Hypothalamic neuropeptides: Release mechanisms and synaptic function
Neuromodulators expand the abilities of neuronal networks to process information and to perform fine-tuning computations that impact cognition, emotion, and behavior. Despite their key role, the molecular mechanisms orchestrating neuromodulatory function in the central nervous system (CNS) are much more unknown than those of inhibitory and excitatory transmission. This scenario is largely due to the technical challenge of unambiguously link specific neuromodulator release events to their precise actions at the physiological and behavioral level. To address this gap in our current knowledge, our group is implementing a multidisciplinary strategy to explore different aspects of neuromodulatory function, and to understand how these circuits are affected during natural aging and neurodegeneration. We currently work on three main research lines:
We employ live cell imaging technologies to explore neuropeptide-containing vesicle dynamics and release. We focus on oxytocin (OXT) and vasopressin, two hypothalamic neuropeptides which mediate vital homeostatic functions as well as complex behaviors such as social interaction. Our laboratory combines imaging and electrophysiological methods to explore the exocytic machinery involved in their release, and to understand their action on synaptic transmission and plasticity. To know more about this project click here.
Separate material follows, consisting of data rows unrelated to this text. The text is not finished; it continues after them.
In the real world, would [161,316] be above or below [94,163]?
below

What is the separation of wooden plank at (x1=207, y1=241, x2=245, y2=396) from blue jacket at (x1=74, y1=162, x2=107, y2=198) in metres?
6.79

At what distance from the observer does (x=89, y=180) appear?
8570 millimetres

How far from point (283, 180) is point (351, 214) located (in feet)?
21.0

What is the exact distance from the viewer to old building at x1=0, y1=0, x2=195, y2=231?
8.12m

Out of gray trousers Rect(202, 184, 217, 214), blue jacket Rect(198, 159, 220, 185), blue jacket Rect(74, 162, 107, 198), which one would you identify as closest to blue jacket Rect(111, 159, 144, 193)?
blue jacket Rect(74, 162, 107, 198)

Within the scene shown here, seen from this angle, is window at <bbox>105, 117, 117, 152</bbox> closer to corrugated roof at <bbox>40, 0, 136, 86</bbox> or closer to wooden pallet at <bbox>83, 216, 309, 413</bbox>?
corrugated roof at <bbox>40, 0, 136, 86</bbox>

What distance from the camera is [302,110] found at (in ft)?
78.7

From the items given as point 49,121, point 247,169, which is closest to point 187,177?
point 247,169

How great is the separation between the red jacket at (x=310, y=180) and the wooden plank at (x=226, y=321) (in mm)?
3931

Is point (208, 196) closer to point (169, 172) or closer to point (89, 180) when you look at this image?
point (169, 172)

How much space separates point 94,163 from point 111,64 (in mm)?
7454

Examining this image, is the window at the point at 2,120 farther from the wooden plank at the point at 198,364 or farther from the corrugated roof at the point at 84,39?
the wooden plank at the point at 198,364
Formation and plasticity of neuromodulatory circuits
Our group employs novel brain clarification techniques such as iDISCO+ to examine the specification of neuromodulatory circuits and their plastic adaptations during adulthood and aging. To know more about this project click here.
Impact of aging and neurodegeneration on neuromodulatory circuits
One major focus of our group is on mechanisms governing brain function under healthy and pathological aging. To this aim, we have implemented animal models of neurodegeneration (APP/PSEN1) and senesce (naturally aged mice over 20 months-old) that will allow us to explore the potential modifications of neuromodulatory circuits in the aged brain. Here, we focus on the olfactory system, as this brain region is early affected during aging and neurodegeneration. To know more about this project click here.
In order to accomplish these aims, we have implemented a research program which combines state-of-the-art imaging techniques such as 3D ultra-resolution circuit mapping and vesicle dynamic/exocytosis visualization, electrophysiology, optogenetics, in vivo viral-based manipulations and animal behavioural testing.